Tip: as with every major upgrade, test in a staging environment first and confirm telemetry is flowing into the new tables before relying on the copy in production.

Upgrading from OneUptime 9 → 10

No changes that require manual action. Just follow the standard upgrade process.

Upgrading from OneUptime 8 → 9

The Helm chart no longer provisions a Kubernetes Ingress resource. OneUptime ships an ingress gateway container that already terminates TLS, manages status page domains, and routes traffic for the platform, so a cluster ingress controller is no longer necessary.

  • Remove any oneuptimeIngress overrides from your custom values.yaml files before upgrading. Those keys are now ignored and will cause validation errors if left in place.
  • Ensure nginx.service.type reflects how you want to expose the bundled ingress gateway (for example LoadBalancer, NodePort, or ClusterIP with an external load balancer).
  • Verify any DNS records for status pages or primary hosts still point to the Service or load balancer that fronts the OneUptime ingress gateway.
  • After the upgrade, confirm TLS certificates continue to renew via the embedded gateway and that status page domains resolve correctly.

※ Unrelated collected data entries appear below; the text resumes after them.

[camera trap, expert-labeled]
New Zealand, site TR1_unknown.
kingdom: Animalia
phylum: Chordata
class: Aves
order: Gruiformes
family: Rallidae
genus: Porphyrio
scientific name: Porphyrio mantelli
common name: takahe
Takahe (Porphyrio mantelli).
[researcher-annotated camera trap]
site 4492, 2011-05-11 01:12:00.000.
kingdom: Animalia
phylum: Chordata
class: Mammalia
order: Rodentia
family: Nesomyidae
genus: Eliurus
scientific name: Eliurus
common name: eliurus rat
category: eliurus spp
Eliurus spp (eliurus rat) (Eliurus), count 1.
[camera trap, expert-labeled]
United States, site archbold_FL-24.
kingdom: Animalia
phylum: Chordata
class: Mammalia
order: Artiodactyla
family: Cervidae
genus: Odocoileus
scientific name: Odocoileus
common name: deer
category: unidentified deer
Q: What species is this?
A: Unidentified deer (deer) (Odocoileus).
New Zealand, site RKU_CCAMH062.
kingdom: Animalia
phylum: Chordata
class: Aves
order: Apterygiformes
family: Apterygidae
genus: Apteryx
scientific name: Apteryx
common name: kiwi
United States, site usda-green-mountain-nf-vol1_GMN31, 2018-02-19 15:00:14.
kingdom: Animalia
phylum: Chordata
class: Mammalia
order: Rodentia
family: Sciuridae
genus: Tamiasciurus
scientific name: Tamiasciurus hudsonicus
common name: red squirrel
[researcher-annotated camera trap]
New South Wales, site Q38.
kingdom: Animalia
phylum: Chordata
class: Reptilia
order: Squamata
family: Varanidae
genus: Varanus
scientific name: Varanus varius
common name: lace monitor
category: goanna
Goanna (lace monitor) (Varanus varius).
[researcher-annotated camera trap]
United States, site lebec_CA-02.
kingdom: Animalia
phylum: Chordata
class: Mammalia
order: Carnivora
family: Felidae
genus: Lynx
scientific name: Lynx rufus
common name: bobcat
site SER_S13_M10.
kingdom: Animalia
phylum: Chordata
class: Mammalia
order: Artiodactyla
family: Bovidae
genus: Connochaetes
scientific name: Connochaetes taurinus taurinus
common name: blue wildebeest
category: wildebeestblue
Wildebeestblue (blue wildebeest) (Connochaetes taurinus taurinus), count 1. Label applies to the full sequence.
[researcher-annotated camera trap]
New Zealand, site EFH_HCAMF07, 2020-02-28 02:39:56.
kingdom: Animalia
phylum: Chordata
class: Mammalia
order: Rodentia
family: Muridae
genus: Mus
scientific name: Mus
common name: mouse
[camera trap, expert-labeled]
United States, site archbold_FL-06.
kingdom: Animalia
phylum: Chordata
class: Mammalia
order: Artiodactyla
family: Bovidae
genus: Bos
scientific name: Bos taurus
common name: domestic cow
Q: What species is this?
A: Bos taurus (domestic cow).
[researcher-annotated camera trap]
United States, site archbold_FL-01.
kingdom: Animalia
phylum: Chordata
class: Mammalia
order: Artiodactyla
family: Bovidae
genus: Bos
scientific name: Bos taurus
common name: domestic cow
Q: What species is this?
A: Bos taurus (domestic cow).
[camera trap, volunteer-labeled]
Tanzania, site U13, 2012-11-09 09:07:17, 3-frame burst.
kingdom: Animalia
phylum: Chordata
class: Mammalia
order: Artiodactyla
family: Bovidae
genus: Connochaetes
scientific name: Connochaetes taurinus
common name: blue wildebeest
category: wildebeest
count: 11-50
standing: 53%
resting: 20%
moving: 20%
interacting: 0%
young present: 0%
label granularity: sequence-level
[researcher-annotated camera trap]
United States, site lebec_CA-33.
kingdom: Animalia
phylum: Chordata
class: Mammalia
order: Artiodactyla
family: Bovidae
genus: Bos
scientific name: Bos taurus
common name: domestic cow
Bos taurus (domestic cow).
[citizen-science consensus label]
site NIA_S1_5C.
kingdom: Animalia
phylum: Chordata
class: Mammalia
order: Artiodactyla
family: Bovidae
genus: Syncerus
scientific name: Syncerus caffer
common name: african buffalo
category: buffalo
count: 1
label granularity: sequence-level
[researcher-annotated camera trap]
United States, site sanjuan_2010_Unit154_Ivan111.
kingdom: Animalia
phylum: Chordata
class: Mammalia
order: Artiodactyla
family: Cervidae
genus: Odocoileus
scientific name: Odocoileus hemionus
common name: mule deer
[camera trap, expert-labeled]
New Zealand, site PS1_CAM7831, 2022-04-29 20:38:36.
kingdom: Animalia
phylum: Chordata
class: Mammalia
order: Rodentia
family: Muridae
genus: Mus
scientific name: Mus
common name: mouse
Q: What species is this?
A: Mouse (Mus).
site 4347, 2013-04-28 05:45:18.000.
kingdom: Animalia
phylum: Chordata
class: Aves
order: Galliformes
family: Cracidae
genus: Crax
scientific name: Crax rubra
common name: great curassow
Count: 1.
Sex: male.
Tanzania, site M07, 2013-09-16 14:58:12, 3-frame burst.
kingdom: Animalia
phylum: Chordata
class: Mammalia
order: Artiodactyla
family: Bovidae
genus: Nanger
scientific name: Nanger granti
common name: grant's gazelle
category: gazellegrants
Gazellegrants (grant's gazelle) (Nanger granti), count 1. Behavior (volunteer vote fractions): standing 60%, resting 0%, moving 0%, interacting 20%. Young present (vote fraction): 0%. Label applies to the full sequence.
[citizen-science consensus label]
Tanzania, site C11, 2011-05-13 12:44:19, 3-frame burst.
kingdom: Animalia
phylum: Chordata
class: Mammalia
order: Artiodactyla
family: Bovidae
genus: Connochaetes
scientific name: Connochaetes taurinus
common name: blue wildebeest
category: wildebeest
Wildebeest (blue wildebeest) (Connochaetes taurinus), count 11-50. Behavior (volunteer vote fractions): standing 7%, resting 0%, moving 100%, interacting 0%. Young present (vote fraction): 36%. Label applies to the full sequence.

Upgrading from OneUptime 7 → 8

If you're running on Kubernetes, there are important breaking changes:

  • We no longer use Bitnami charts for Postgres, Redis, and ClickHouse because of Bitnami License Changes
  • These changes are not backward compatible. You must follow the new structure in the Helm chart values.yaml.
  • Backup your data (Postgres, ClickHouse, and any persistent volumes) before upgrading.

Tip: Test the upgrade in a staging environment first. Confirm your workloads are healthy and data is intact before upgrading production.